La pregunta no es si la democracia, tal como la conocemos y la hemos construido, se mantendrá o no, sino qué tipo de democracia ha de surgir a partir de los cambios y reacomodos económicos, culturales, sociales, tecnológicos y étnicos que se están produciendo. En el pasado, la consolidación de los regímenes democráticos se veía como condición para promover el desarrollo económico y social con equidad. Hoy parecen haberse invertido los términos y se considera que la promoción de un desarrollo social y económico justo e igualitario es la condición primera para desarrollar y mantener esos sistemas, además de una correcta y sólida estructura institucional del Estado que promueva y brinde seguridad, igualdad, justicia y mecanismos para hacer frente a crisis y cambios.
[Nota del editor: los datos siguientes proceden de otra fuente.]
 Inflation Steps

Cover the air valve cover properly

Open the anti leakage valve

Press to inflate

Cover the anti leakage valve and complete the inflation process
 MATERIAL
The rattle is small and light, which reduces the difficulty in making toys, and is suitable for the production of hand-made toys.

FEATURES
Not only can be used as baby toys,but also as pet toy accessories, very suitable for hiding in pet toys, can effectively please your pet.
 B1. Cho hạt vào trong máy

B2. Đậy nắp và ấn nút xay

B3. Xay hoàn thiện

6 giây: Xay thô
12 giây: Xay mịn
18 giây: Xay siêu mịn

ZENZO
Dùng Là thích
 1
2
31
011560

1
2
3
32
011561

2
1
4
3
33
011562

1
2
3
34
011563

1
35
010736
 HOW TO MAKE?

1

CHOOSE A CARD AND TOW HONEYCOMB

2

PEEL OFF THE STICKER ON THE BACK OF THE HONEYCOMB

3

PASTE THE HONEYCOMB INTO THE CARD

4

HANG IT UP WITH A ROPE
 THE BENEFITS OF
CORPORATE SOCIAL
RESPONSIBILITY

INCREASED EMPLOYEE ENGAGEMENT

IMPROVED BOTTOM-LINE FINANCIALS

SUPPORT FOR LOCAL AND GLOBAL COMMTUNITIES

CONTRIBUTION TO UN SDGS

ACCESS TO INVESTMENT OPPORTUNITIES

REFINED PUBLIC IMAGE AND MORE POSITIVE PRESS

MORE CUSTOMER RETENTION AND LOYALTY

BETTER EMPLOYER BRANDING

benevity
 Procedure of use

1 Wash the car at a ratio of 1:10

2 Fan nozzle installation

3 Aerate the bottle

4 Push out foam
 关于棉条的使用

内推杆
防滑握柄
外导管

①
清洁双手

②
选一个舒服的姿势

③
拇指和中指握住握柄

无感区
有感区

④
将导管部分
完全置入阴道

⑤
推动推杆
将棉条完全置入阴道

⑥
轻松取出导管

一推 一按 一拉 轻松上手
Los desafíos pasan por potenciar la cultura y las instituciones políticas y la educación de la ciudadanía en todos los órdenes, no para buscar verdades, certezas y seguridades absolutas, sino para la construcción y fortalecimiento de los sistemas democráticos desde las incertidumbres, inseguridades y desafíos de la modernización.
Esta nueva democracia, con partidos políticos fuertes, más participativa y responsable, que debe hacer frente, entre otras cosas, a sistemas capitalistas, economías liberales, mercados que asignan los recursos, puede no garantizar la igualdad social y económica, pero sí evitar que aquellos que tienen poder o dinero siempre ganen o apuesten siempre a ganador.
Es un problema: los idiotas políticos parecen estar creciendo en cantidad y los vivos que se aprovechan de ello también.
Daniel Otero es licenciado en Ciencia Política.